▶ **Set exercise 1**:
In the text on the social question, rewrite the paragraph beginning "With the (second) Industrial Revolution" as a short list that keeps its main facts.

4.1 Reformulation of the Social Question

4.1.1 The Social Question: Old and New

With the (second) Industrial Revolution of the nineteenth century, the German Confederation (Deutscher Bund) went through rapid modernization of its production structures. This late but abrupt industrialization prompted questioning of the consequences it held for society in general and for the labor force in particular. Max Weber (1904, 144) encapsulated these issues in the term “social question,” which he defined in terms of investigation into the “relations between the modern class of employees and the existing social order.”2 Before Weber, Marx had embodied the main, and arguably most radical, expression of this questioning. However, German social sciences as a whole had not remained insensitive to the fate of the working classes. Indeed, the attempt to bring together “history, theory, financial science, economic politics,” from Cameralism to the Historical Schools, can be seen as an “examination of the ‘social question,’ in all its legal, moral and economic aspects” (Priddat 2004, 53; see also Schmidt 2011, 106).

▶ **Stored records**:
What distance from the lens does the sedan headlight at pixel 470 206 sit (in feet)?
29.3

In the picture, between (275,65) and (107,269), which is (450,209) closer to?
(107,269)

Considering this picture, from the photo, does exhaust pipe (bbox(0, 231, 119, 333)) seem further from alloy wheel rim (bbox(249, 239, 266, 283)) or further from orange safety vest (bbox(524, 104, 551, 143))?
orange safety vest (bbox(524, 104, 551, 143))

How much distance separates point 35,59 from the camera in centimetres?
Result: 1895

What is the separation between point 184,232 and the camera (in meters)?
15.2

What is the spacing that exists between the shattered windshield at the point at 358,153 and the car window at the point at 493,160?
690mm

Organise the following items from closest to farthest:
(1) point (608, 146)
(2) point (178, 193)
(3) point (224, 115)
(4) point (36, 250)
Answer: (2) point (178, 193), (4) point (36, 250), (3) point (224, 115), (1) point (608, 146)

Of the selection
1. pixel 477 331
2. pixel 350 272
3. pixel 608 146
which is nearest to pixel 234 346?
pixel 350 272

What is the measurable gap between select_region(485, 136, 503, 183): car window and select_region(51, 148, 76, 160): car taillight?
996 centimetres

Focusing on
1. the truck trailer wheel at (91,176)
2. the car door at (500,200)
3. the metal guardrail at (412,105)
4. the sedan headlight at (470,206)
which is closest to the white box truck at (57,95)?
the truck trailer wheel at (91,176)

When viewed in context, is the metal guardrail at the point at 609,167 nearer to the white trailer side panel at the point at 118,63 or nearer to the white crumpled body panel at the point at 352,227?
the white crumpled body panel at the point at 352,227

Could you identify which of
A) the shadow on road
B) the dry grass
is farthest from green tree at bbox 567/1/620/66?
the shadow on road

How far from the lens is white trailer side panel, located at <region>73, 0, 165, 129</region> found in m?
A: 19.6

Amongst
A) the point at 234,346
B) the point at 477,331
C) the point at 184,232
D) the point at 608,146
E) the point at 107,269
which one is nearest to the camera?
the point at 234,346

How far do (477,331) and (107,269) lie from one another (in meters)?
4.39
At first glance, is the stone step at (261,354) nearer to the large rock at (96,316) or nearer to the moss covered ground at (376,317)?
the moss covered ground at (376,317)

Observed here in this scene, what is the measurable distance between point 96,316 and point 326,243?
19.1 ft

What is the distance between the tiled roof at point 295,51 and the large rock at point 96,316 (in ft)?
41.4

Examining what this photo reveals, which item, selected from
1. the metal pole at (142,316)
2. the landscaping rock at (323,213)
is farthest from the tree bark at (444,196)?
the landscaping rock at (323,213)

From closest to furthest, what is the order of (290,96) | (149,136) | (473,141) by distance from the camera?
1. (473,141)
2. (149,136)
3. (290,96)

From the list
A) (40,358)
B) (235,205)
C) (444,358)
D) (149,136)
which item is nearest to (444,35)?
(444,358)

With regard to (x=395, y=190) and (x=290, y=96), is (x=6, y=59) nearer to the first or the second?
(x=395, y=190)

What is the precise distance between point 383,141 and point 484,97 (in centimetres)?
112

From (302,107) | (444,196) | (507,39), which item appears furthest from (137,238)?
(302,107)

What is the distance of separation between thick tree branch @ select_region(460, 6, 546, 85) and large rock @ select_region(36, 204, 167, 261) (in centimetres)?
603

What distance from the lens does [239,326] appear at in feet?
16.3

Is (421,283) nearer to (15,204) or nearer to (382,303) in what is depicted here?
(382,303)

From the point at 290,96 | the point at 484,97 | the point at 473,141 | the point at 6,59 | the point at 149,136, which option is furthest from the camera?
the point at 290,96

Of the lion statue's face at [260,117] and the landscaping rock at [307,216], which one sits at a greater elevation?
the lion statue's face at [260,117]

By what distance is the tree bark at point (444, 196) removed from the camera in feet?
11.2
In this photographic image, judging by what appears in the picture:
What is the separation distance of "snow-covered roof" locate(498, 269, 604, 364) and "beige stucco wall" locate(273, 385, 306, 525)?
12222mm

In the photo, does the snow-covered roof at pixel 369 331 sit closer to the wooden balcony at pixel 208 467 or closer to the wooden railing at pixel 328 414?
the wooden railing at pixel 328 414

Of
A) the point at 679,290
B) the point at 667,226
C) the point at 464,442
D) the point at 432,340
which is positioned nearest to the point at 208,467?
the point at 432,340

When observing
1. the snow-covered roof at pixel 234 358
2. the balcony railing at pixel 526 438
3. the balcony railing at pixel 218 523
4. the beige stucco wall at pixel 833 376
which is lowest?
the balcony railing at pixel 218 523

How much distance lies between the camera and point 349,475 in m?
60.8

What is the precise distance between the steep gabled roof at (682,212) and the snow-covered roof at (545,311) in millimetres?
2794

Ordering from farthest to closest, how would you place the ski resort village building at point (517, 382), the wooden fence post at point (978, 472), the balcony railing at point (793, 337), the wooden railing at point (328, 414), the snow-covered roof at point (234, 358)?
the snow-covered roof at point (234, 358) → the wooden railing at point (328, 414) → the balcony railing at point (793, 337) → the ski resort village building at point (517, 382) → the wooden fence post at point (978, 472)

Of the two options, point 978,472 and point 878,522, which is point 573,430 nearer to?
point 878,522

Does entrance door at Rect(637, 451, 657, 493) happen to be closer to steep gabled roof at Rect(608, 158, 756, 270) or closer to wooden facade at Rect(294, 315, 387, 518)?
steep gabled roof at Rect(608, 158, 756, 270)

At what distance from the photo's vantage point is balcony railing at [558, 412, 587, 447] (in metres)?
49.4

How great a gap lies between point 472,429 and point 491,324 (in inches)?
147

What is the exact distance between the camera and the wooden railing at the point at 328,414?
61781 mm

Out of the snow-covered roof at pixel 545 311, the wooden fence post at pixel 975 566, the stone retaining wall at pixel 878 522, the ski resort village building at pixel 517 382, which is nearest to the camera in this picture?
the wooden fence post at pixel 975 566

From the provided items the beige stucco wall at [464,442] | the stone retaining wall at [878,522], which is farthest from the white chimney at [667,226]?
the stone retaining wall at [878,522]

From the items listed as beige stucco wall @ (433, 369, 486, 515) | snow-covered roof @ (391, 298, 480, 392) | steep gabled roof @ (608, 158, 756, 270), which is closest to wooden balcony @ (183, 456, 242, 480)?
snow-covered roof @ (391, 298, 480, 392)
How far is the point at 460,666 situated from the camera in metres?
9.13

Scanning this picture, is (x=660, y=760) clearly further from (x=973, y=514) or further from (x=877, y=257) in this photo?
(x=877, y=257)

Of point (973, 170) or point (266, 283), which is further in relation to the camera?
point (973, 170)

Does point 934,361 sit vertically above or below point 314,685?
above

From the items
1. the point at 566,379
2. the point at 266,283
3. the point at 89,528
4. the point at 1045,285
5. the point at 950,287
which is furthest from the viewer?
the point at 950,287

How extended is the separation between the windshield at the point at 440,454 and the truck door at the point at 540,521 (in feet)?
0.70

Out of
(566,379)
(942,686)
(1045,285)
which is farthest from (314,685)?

▶ **Set exercise 2**:
Return every line of the records that contains the word "door".

▶ **Written reply 1**:
- The second Industrial Revolution of the nineteenth century rapidly modernized production in the German Confederation (Deutscher Bund).
- This late but abrupt industrialization raised questions about its consequences for society and especially for the labor force.
- Max Weber (1904) called these issues the "social question": the study of the "relations between the modern class of employees and the existing social order."
- Before Weber, Marx gave this questioning its main and arguably most radical expression.
- German social sciences as a whole also attended to the fate of the working classes.
- From Cameralism to the Historical Schools, the effort to join history, theory, financial science, and economic politics can be seen as an examination of the social question in its legal, moral, and economic aspects (Priddat 2004; Schmidt 2011).

▶ **Written reply 2**:
2. the car door at (500,200)
Does entrance door at Rect(637, 451, 657, 493) happen to be closer to steep gabled roof at Rect(608, 158, 756, 270) or closer to wooden facade at Rect(294, 315, 387, 518)?
How extended is the separation between the windshield at the point at 440,454 and the truck door at the point at 540,521 (in feet)?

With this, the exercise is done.